Cet arrêt est également cohérent avec le régime issu de la Directive DSP1, lequel repose sur une harmonie entre les obligations qui pèsent sur le prestataire et l’utilisateur de services de paiement. Le prestataire est en effet tenu de mettre à disposition de son client un certain nombre d’informations, et notamment celles relatives à l’exécution d’opérations de paiement. Ces informations permettent à l’utilisateur de constater une opération frauduleuse et, conformément à l’article L. 133-24 du CMF, de signaler celle-ci à sa banque dans un délai de treize mois, à peine de forclusion.
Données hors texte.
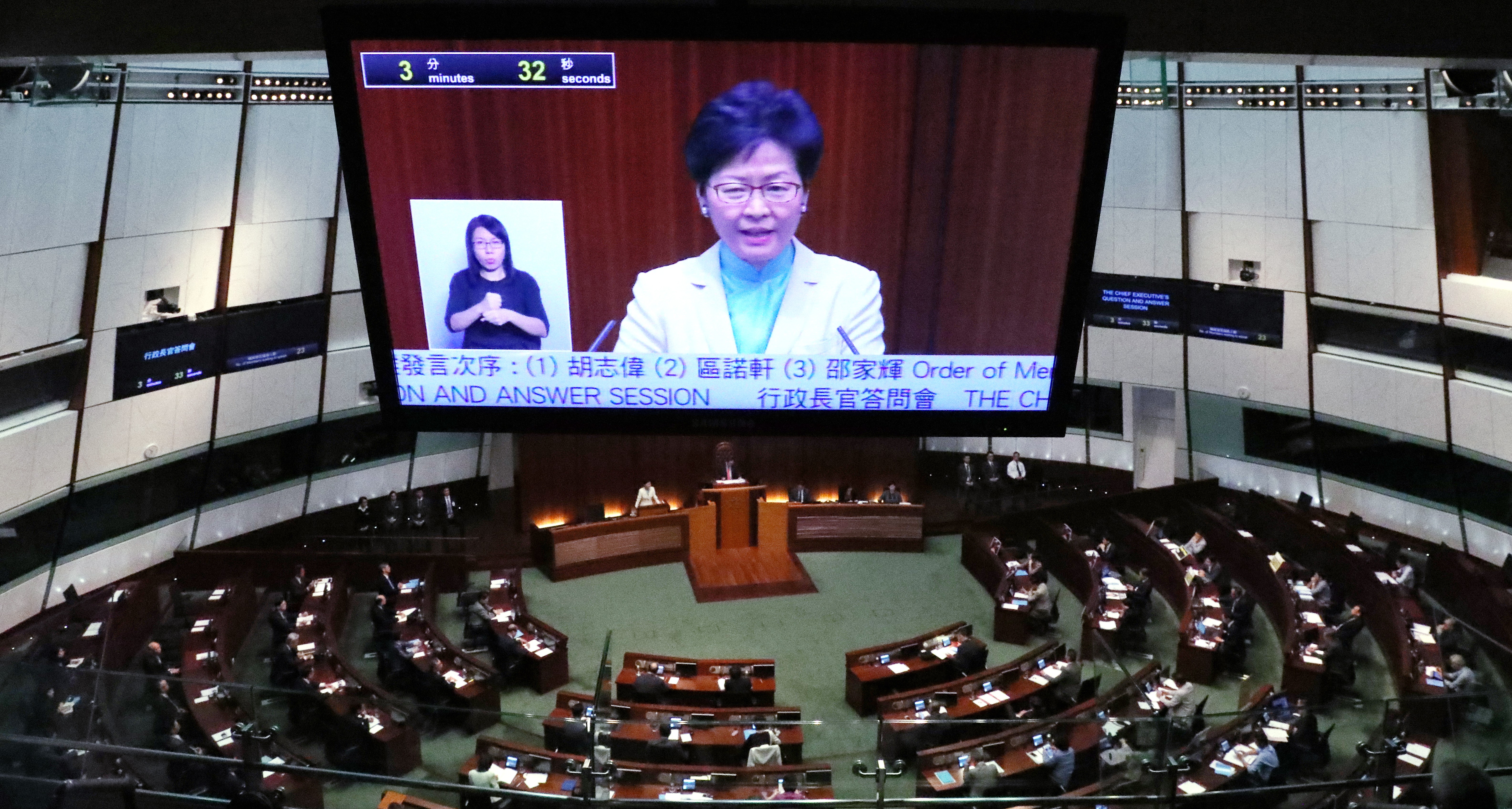 Carrie Lam delivered her policy address on October 10. Photo: Nora Tam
Si le signalement est effectué dans le délai, l’article L.133-18 du CMF contraint la banque à rembourser l’utilisateur de service de paiement, sauf à ce que cette dernière démontre que l’opération litigieuse n’a pas été affectée par une déficience technique et que l’utilisateur a commis une négligence grave, ce qui peut s’avérer particulièrement compliqué. Or, l’utilisateur de services de paiement pourrait contourner cette obligation de notification dans un délai de treize mois si celui-ci était autorisé à engager la responsabilité de sa banque sur le fondement d’un régime de responsabilité autre que celui résultant des articles L.133-18 à L.133-24 du CMF, lequel serait alors soumis au délai de prescription quinquennale de droit commun.

Le caractère exclusif du régime de responsabilité des prestataires de services de paiement permet donc de ne pas rompre l’harmonie établie par le législateur européen, dans un contexte où les opérations frauduleuses augmentent et se diversifient sans cesse.
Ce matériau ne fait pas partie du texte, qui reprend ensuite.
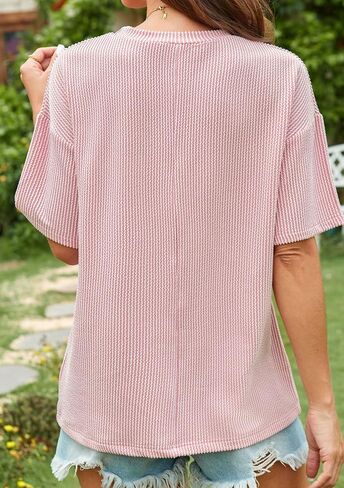 DIACACY Flowy Crew Neck Oversized Tee Shirts Textured Striped Tops Breathable Dressy T-Shirt for Women in Kuwait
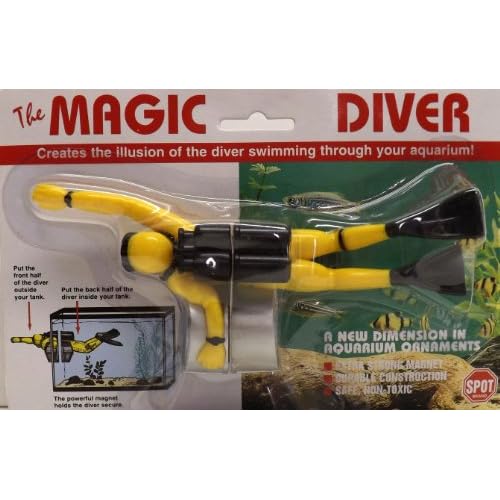 Magic Scuba Diver Aquarium Ornament Yellow Aquarium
Vers plus de sévérité à l’égard des utilisateurs de services de paiement ?

Le caractère exclusif du régime de responsabilité implique une notification des opérations frauduleuses dans un délai de treize mois. De manière inattendue, certaines juridictions ont interprété la portée de la jurisprudence européenne pour juger que le manquement de l’utilisateur d’engager une action judiciaire dans un délai de treize mois à compter du débit de l’opération frauduleuse – et non pas de notifier celle-ci à sa banque –  le privait de son droit d’agir sur tout fondement à l’encontre du prestataire de services de paiement (V. notamment CA Douai, 21 mars 2024, RG n°23/02376 ; CA Aix-en-Provence, 6 juin 2024, RG n°23/13540).
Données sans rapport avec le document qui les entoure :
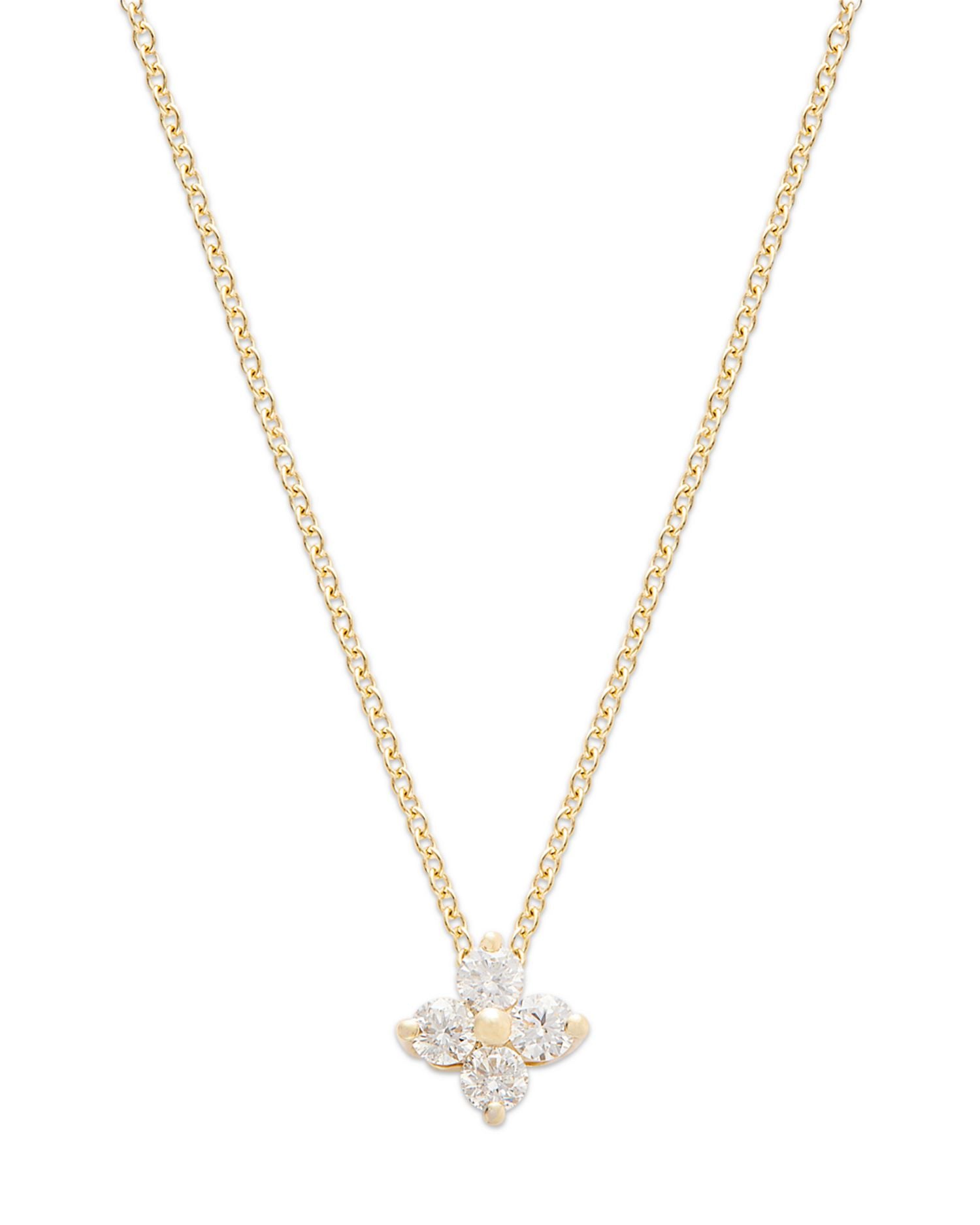 Diamond Flower Pendant Necklace in 14K Yellow Gold, 0.25 ct. t.w.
Cette interprétation va au-delà des exigences de la Directive DSP1 (cf. considérant n°31) et l’on peut donc s’interroger sur la pérennité de cette solution.

Aux termes de son arrêt commenté du 27 mars 2024, la Cour de cassation met un terme aux hésitations jurisprudentielles en matière d’opérations de paiement. Ces dernières ne peuvent désormais être contestées que sur le fondement du régime de responsabilité des prestataires de services de paiement issu de la transposition de la Directive DSP1.